**Exercise instructions:** State how many lines of the listing contain the string "instances". Give only the number.

(begin)

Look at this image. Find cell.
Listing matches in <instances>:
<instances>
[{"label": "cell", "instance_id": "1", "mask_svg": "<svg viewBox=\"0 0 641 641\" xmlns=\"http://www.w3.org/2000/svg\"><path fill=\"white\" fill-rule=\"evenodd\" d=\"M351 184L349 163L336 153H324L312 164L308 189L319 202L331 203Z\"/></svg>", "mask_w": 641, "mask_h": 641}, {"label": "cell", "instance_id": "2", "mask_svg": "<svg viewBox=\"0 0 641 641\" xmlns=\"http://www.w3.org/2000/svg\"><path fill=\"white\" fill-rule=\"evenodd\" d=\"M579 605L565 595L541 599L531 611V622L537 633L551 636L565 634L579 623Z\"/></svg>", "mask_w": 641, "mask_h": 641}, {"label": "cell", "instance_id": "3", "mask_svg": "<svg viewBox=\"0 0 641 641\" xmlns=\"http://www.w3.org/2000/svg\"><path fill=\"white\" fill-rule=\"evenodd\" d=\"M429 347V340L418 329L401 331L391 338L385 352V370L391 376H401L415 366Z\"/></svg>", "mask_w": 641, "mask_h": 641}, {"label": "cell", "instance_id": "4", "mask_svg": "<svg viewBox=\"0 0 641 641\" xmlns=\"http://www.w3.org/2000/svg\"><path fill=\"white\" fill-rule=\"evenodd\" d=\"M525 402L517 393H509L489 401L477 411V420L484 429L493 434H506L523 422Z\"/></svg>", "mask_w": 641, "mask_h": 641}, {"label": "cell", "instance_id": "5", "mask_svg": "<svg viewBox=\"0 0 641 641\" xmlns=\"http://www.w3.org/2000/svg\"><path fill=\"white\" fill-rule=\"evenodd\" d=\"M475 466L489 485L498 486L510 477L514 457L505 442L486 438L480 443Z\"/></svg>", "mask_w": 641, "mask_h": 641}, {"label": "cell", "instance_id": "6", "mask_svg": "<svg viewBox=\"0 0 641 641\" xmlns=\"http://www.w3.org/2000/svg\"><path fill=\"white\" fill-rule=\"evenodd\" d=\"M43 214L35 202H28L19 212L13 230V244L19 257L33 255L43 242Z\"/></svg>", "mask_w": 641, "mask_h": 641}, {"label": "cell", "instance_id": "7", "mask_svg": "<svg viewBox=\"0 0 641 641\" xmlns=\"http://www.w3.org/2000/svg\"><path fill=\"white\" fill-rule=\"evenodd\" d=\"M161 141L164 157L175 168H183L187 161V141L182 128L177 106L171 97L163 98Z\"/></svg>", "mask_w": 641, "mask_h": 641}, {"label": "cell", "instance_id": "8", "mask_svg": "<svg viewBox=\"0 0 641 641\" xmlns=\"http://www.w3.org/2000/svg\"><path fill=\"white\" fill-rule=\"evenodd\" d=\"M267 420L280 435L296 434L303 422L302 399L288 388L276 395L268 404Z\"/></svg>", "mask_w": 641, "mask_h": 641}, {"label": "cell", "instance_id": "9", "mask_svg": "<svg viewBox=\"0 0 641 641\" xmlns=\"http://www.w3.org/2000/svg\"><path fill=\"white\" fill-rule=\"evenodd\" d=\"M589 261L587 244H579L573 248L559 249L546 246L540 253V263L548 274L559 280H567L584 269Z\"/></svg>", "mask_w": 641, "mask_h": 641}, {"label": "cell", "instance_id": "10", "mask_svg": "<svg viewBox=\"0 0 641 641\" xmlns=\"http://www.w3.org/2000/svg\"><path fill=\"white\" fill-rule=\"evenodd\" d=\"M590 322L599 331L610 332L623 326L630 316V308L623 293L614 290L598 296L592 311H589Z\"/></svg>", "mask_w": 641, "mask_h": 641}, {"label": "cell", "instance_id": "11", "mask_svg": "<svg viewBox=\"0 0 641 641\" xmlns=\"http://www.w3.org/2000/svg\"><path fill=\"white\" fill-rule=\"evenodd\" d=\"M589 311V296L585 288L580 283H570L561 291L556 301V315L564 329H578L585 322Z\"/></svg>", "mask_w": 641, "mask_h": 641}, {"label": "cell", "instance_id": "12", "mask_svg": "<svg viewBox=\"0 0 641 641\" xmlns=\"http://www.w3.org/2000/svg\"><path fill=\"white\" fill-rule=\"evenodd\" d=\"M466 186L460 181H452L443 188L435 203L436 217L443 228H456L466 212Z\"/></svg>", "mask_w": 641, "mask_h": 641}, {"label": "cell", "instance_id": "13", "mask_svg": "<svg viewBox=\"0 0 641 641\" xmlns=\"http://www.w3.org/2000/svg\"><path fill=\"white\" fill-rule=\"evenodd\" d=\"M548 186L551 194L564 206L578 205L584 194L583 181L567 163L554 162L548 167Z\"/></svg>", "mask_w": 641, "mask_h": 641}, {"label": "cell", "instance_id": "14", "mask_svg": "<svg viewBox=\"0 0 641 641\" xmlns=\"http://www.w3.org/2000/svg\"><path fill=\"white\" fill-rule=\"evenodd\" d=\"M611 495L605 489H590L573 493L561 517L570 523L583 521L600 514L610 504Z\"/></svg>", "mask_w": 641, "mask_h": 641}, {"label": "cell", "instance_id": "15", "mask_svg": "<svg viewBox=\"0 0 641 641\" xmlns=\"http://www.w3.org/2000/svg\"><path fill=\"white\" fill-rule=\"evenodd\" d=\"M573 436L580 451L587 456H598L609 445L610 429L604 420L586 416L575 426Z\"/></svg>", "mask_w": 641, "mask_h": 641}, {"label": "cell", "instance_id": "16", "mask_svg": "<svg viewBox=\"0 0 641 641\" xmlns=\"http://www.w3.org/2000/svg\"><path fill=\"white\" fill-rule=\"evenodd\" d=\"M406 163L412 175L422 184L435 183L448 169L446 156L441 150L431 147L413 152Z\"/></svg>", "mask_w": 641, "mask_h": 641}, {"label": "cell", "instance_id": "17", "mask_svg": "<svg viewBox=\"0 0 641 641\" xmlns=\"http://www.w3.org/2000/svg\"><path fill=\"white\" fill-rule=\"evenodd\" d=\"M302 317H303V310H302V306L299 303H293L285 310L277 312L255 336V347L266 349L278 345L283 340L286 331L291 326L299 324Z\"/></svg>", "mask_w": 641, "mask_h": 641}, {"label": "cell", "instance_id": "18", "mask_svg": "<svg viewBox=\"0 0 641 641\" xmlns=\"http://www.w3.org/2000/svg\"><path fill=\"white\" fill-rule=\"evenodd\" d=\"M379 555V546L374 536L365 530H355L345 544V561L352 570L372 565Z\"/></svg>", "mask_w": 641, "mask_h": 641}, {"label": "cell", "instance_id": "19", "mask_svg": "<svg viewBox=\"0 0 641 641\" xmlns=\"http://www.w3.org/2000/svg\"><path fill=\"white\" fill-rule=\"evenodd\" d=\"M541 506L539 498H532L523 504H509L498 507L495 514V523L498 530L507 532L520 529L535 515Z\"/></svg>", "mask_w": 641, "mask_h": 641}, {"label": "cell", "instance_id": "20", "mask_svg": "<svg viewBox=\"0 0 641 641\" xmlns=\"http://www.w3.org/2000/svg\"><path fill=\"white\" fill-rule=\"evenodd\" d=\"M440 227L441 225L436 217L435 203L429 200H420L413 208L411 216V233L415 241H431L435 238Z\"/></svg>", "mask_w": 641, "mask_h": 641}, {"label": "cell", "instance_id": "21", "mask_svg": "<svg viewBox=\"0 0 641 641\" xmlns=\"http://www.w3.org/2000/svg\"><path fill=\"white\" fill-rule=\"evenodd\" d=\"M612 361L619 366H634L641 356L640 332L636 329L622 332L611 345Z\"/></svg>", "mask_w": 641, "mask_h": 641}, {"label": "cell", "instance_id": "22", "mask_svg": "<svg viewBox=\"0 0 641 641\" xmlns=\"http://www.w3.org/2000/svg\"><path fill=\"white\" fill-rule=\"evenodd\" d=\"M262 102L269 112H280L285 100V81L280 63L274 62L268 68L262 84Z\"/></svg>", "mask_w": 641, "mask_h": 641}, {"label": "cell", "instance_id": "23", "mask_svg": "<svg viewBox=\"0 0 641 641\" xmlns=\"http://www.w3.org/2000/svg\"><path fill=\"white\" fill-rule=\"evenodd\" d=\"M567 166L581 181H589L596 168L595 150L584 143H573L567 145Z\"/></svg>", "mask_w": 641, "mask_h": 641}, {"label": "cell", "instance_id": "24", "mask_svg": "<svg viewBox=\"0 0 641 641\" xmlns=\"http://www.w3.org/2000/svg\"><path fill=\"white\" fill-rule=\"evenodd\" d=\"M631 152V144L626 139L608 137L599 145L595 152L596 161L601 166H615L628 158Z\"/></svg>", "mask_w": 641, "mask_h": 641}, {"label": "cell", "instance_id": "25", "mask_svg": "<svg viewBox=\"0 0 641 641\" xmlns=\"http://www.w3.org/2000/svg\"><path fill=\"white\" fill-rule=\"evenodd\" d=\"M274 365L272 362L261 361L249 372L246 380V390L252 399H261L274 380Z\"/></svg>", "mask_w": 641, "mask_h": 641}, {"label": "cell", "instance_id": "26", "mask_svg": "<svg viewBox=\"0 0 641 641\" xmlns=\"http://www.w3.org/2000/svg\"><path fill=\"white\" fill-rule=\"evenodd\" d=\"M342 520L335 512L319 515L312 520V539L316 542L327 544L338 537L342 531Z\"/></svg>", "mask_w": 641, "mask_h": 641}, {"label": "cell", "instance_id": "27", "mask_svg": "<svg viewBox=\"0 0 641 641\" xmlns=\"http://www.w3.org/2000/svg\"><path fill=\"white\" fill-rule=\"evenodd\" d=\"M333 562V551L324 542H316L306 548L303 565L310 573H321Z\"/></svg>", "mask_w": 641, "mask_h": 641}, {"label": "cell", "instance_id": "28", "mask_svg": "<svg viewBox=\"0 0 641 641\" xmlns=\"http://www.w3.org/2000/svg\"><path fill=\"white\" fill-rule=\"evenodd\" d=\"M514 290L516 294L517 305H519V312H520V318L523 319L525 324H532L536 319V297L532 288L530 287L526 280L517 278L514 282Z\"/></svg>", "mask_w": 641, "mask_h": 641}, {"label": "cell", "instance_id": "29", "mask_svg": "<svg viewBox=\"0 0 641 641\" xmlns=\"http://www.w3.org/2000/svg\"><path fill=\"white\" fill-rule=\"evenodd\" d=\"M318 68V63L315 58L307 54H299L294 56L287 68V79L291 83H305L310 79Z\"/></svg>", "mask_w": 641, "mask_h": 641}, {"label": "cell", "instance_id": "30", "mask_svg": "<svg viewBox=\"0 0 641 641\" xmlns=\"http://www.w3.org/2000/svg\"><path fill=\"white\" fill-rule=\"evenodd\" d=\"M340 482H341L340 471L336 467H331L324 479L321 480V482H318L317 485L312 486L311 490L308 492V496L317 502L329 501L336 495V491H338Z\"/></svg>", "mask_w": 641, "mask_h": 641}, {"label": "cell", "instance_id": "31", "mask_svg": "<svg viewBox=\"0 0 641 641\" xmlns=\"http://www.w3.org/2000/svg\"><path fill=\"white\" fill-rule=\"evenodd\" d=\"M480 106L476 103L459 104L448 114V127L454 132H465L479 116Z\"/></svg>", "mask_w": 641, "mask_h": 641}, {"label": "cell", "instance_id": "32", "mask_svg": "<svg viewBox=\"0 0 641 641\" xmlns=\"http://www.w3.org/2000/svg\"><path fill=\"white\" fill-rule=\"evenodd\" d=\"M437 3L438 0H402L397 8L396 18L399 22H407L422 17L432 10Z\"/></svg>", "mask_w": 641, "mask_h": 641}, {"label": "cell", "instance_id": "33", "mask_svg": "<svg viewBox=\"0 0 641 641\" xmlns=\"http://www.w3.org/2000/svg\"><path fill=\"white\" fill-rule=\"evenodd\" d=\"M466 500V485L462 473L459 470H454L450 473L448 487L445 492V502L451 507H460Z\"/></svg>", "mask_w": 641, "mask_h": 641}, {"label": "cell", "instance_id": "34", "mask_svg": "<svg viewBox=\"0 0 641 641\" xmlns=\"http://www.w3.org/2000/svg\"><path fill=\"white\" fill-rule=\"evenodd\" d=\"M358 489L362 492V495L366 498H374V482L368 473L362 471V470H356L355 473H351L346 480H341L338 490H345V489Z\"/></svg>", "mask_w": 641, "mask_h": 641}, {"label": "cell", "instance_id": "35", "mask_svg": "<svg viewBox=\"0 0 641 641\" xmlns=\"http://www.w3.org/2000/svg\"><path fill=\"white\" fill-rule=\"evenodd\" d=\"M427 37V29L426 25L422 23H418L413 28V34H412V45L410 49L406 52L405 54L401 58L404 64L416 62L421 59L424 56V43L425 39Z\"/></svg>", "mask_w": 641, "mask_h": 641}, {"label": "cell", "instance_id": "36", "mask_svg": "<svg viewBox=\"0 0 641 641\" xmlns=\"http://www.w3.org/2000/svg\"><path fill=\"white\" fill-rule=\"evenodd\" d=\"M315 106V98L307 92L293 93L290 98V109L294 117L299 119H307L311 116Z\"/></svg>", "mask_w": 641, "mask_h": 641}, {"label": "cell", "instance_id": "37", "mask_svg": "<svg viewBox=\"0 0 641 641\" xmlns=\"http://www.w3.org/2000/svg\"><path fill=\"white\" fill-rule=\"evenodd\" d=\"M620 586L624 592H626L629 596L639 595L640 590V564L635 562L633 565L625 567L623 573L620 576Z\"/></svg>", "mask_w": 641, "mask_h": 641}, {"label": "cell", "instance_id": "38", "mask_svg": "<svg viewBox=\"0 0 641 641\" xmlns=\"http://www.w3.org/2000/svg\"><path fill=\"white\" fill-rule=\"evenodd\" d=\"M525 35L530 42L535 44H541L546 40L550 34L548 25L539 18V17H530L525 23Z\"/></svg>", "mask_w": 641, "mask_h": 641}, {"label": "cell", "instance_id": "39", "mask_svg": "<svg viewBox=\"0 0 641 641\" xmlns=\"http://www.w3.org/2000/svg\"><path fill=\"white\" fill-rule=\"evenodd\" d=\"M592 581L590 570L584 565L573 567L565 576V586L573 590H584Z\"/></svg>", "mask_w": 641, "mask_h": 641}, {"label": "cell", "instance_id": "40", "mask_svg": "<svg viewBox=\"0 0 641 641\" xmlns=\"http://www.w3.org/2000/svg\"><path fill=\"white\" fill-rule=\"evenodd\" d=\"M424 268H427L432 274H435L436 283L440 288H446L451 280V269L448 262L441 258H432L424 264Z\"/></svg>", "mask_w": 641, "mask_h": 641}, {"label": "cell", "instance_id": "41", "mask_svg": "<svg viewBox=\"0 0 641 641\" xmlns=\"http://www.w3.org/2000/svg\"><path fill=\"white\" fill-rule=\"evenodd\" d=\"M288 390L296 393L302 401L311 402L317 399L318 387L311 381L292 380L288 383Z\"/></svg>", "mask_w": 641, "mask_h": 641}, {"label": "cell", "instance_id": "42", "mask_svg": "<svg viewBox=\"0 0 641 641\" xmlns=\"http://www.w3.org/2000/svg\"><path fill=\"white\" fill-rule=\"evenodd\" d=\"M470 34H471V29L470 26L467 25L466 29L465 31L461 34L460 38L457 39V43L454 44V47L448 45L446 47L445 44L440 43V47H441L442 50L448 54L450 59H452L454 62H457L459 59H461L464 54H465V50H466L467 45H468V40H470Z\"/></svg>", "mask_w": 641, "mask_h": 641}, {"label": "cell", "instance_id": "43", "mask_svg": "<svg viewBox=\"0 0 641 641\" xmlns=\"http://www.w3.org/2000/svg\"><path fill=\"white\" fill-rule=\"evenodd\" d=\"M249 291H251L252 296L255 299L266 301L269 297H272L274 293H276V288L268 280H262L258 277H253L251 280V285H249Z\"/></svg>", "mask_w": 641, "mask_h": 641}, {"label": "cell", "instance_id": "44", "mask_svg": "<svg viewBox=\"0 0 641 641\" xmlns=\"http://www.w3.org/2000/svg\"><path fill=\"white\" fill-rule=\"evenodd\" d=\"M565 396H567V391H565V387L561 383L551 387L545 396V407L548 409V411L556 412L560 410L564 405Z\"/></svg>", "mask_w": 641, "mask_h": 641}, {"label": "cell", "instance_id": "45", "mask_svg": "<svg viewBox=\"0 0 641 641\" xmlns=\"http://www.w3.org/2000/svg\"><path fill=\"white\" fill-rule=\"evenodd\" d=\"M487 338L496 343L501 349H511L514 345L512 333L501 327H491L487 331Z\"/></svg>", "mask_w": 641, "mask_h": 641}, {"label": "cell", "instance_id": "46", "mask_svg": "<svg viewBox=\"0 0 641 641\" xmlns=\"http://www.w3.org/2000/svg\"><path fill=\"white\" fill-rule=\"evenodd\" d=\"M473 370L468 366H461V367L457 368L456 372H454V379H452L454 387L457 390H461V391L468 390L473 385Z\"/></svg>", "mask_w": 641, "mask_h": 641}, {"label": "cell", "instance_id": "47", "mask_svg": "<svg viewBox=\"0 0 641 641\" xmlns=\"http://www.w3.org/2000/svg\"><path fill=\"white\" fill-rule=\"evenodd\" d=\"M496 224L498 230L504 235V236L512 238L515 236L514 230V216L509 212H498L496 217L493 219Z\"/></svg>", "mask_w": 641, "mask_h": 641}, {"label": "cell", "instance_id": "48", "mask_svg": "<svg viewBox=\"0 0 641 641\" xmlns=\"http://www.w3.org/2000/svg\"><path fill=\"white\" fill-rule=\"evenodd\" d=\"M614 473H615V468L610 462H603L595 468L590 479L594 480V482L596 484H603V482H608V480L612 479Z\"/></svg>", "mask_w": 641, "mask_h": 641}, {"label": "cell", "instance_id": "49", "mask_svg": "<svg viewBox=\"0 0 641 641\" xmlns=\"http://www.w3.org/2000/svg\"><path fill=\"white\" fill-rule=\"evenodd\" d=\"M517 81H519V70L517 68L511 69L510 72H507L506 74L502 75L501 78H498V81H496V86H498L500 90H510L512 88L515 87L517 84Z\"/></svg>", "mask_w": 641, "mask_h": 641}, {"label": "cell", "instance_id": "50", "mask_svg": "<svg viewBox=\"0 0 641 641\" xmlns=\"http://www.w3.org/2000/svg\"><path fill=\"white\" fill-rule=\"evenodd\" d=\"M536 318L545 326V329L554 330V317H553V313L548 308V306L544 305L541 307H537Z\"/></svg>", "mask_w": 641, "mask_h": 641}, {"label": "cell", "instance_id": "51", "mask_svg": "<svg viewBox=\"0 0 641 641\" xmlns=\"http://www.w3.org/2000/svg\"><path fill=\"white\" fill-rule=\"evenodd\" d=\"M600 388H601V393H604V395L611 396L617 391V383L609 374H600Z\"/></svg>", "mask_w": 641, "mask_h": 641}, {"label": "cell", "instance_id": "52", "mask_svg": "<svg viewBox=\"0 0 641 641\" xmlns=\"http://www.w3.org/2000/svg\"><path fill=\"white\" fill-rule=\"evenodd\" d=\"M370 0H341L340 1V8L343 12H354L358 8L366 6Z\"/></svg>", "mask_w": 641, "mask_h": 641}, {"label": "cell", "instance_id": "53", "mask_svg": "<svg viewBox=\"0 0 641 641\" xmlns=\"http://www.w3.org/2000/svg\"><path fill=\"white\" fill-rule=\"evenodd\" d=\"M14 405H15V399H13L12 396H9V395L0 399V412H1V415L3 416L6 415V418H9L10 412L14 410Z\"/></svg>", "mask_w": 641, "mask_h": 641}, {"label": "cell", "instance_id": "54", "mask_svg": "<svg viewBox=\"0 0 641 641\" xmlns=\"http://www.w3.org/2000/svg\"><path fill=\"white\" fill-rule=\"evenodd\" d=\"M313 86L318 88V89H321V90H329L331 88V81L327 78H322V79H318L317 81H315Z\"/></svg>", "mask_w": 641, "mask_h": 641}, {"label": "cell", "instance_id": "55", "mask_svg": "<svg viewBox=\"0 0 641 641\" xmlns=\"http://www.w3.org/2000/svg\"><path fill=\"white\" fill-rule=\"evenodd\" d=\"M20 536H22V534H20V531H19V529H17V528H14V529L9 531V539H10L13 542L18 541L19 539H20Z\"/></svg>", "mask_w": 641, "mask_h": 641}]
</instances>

(end)

**Answer for this exercise:** 3